Saturday, May 14, 2011

I Gotta Talk About "Wonder Woman"

Remember all that fuss about the new "Wonder Woman" television series, that was going to star Adrianne Palicki in the most uncomfortable-looking vinyl Wonder Woman costume ever? Well, a pilot was shot, but apparently NBC didn't like the results, so it's not going to become a series. This comes as something of a relief, since "Wonder Woman" was being helmed by David E. Kelley, best known for lawyer shows like "Harry's Law," "Ally McBeal," and "The Practice." Predictably the character would have been reimagined as a modern woman juggling a law career by day and the superhero gig by night. Yeah, it doesn't sound great to me either.

The failure of such a high-profile project has brought on a lot of speculation. Is this indicative of some bigger trends? Along with NBC's cancellation of "The Cape," does this mean that superhero shows are dead? ABC's "Bionic Woman" was a similar recent flop. Are the studios wary of female-led genre programs? Probably no on both counts. Comic books are still hot properties in Hollywood, and there are several superhero television projects in the works right now, including a new "Hulk," and adaptations of "Powers" and "Chew." There's a pilot for a revamped "Charlie's Angels" in circulation that is getting a lot of buzz, and as Deadline pointed out, this year we're getting a bumper crop of new series starring women. It's quite likely that "Wonder Woman" was just a bad pilot. These things happen.

And it wouldn't be the first time. There have been multiple attempts at new "Wonder Woman" television and film projects in the past, some involving big names, but none have gotten very far. The DC Comics character, also known as Princess Diana of Themiscyra, is fondly remembered from the 1970s television show and has a lot of cultural cachet for being the most famous female superhero, but she has been notoriously difficult to update. This isn't the first time that controversy has erupted over attempts to modernize her famous star-spangled costume. Last summer DC took some heat when they unveiled a new look for Wonder Woman that featured a jacket over the bustier and no boots. What is it about fans and Wonder Woman's boots?
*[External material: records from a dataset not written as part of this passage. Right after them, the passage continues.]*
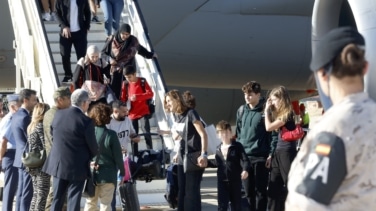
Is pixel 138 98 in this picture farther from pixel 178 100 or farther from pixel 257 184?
pixel 257 184

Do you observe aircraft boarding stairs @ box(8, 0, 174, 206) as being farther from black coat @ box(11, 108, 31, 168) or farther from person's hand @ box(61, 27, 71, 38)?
black coat @ box(11, 108, 31, 168)

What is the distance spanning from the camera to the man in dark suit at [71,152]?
21.0 feet

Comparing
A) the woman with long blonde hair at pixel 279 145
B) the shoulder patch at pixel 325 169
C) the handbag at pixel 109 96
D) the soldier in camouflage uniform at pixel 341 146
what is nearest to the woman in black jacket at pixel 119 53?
the handbag at pixel 109 96

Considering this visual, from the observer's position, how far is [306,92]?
14453 mm

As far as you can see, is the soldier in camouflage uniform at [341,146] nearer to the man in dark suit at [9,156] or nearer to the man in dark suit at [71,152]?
the man in dark suit at [71,152]

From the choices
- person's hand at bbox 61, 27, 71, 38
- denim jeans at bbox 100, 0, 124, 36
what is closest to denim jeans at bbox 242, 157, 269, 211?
Result: person's hand at bbox 61, 27, 71, 38

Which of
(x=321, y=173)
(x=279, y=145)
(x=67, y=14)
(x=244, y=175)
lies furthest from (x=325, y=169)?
(x=67, y=14)

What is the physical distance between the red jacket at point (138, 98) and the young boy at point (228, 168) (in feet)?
3.76

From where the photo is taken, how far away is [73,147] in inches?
252

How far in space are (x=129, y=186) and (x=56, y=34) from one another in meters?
3.92

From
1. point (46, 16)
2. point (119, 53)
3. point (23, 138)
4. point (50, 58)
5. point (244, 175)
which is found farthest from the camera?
point (46, 16)

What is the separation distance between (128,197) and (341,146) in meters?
5.06

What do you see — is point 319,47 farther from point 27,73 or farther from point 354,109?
point 27,73

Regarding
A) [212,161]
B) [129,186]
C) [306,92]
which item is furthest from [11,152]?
[306,92]
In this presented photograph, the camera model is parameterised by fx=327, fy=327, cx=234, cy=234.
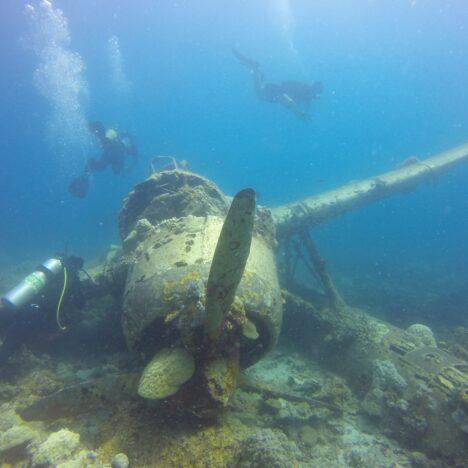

But the outfit is really the least of her problems. Unlike her male counterparts in the DC universe, Wonder Woman has no well-known adversaries. The most prominent one is probably her mother Hippolyta, Queen of the Amazons, who she has a complicated relationship with. And then there's her origin story, which involves a secret island kingdom of Amazons where men are forbidden. And don't get me started on the magic lasso and the invisible jet. So much of Wonder Woman's mythos seems out of date, a collection of oddities that don't seem to fit together in any coherent fashion. She's a feminist icon, but in the post-Xena age, there are a lot of heroines who have done girl-power better. And I hate to say it, but the only really distinctive thing about her is that she's a woman in a really sexy costume, and I've always had a sneaking suspicion that she owes her status as one of the Big Three DC heavy-hitters almost totally to her gender.

This isn't to say that the character is hopeless and all future adaptations of "Wonder Woman" are doomed to failure. There have been a lot of different attempts to reboot and revitalize her in the comics lately. I figure one of them is bound to stick eventually. She's also been a constant presence in the animated DC universe, appearing in the various "Justice League" shows and movies. The 2009 direct-to-video "Wonder Woman" feature was very solid, especially in the way that it dealt with Diana's Amazonian heritage. Her messy background and the general public's unfamiliarity with the specifics of the character could actually be helpful. It's easier to give creators carte blanche to totally rewrite the Wonder Woman story if all people really remember is the costume.

I don't think that turning her into a lawyer was the best way to make her more relevant and appealing to modern audiences, but wouldn't she make a great private detective? Or a secret agent? Or one of those lone gunslinger types hunting down supernatural enemies? We know she's got a lot of those in the family. If Batman managed to turn away from camp, maybe it's time Wonder Woman got a little bit darker and more interesting too. And it's really in Warner Brothers' best interests to establish her presence in popular culture again, if they ever want to get a "Justice League" movie off the ground.

But yes, the new series struck out. Maybe it'll be retooled and another network will pick it up. Maybe somebody else will try again in a few years. But I have no doubts that this isn't the last we'll see of Wonder Woman. Despite all her problems, she's way too big and iconic a character to be shelved forever. And I for one still think she has a lot of potential.